In un periodo amaro cosa c'è di meglio che un cioccolatino per addolcire il palato e migliorare l'umore? Ho già parlato in altro post delle "palle di Mozart" ma ci sono anche altri cioccolatini che apprezzo da sempre: mi ricordo che quando ero piccolo e abitavo a Torino, mio padre, che allora lavorava alla Fiat, poco prima di Natale riceveva dall'azienda due pacchi dono per me e mia sorella. All'interno, oltre al giocattolo adatto all'età c'era, immancabile, un sacchetto di dorati giandujotti.
Sarà perché mi ricordano l'infanzia, sarà perché sono uno dei simboli della città dove sono nato, sarà perché sono buoni, questi cioccolatini sono sempre stati tra i miei preferiti.
E anche qui credo sia interessante ripercorrere la storia di questa piccola delizia.

Insieme di dati:
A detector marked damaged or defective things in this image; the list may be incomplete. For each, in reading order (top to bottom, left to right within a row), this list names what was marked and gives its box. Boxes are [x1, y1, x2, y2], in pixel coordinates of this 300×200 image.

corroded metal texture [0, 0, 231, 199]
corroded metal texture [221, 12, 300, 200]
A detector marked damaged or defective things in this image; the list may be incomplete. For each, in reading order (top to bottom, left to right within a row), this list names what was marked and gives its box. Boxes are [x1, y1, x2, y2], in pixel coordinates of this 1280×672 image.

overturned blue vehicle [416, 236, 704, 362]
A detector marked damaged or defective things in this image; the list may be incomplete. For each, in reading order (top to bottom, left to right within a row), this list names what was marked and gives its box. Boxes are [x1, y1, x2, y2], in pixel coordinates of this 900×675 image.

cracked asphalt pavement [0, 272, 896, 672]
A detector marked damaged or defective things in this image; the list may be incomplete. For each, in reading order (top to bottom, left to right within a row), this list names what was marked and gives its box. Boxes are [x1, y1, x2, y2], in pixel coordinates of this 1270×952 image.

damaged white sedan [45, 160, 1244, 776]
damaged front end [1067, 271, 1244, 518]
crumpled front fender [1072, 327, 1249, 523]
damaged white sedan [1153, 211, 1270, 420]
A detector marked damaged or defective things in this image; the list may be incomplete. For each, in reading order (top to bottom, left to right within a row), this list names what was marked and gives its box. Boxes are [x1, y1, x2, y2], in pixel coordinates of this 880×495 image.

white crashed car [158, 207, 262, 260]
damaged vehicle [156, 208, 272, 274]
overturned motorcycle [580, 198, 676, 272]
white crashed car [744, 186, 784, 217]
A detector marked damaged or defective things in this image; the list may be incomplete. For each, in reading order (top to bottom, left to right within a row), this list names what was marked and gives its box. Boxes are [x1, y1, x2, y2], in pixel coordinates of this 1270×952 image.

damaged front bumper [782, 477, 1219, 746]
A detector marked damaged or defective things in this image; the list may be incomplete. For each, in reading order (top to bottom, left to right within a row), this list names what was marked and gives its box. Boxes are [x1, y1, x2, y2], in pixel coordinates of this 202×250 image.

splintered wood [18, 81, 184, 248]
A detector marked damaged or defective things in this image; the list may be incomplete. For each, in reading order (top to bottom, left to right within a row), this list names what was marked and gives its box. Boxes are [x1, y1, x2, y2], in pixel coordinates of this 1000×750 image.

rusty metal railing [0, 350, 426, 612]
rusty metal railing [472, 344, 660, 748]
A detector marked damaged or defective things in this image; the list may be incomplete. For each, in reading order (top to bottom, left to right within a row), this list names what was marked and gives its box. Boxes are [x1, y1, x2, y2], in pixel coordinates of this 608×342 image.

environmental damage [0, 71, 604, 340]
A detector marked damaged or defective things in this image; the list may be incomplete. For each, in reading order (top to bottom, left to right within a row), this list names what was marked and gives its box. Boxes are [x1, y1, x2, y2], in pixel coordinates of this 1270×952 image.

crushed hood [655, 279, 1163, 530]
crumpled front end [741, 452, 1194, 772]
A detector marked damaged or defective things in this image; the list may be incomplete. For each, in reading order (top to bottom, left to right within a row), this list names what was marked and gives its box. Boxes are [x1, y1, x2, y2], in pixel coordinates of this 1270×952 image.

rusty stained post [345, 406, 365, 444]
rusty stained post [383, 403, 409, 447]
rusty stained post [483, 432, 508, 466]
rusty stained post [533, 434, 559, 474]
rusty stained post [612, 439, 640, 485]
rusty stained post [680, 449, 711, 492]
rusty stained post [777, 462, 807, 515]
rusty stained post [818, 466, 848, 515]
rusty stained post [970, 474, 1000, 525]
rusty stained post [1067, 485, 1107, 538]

Elenco attività:
a) Indica se ciascuna affermazione concorda con il brano sui giandujotti, rispondendo sì o no e citando alla lettera le parole decisive: (i) il padre di chi scrive lavorava alla Fiat; (ii) i pacchi dono arrivavano poco prima di Pasqua; (iii) nei pacchi c'era anche un giocattolo.
b) Rispondi per favore a queste domande sul brano sui giandujotti:
(i) In quale città abitava chi scrive da piccolo?
(ii) Di quali cioccolatini si è già parlato in un altro post?
(iii) Che cosa c'era immancabilmente nei pacchi, oltre al giocattolo?
c) Scrivi il seguito del brano sui giandujotti, partendo subito dopo la sua ultima frase.
Le voci non hanno alcun legame con il brano sui giandujotti.

Risultati per attività:
a)
(i) Sì: «mio padre, che allora lavorava alla Fiat»
(ii) No: «poco prima di Natale riceveva dall'azienda due pacchi dono»
(iii) Sì: «oltre al giocattolo adatto all'età»

b)
(i) A Torino.
(ii) Delle "palle di Mozart".
(iii) Un sacchetto di dorati giandujotti.

c)
Venne creato nel 1.806 quando Napoleone Bonaparte impose l'embargo all'Inghilterra e il prezioso cacao divenne merce rara. I maestri cioccolatieri torinesi decisero allora di unire quel poco di cacao rimasto con le nocciole tostate delle Langhe (tipico prodotto piemontese) e altri ingredienti minori come mandorle, lupini e frumento. Nacque così il "givu" pesante circa 12 grammi, dalla strana forma di barchetta rovesciata e che fu il primo cioccolatino ad essere incartato.
Fu subito un trionfo, prima nella città sabauda poi in tutta l'Italia settentrionale; la ricetta fu rispettata anche con la fine dell'embargo.
Nel 1.867 la Caffarel-Prochet-Gay, durante il Carnevale, chiama per la prima volta questa pralina giandujotto in onore della mitica maschera torinese.
Agli inizi la lavorazione avveniva manualmente. La pasta veniva lavorata fino ad ottenere un grado ottimale di viscosità, consistenza e fluidità. Alla fine gli artigiani scodellavano il cioccolatino che assumeva la caratteristica forma a barchetta. Successivamente il gianduiotto si ottenne per estrusione, producendo una pasta continua nella caratteristica forma a spicchio, tagliata a mano.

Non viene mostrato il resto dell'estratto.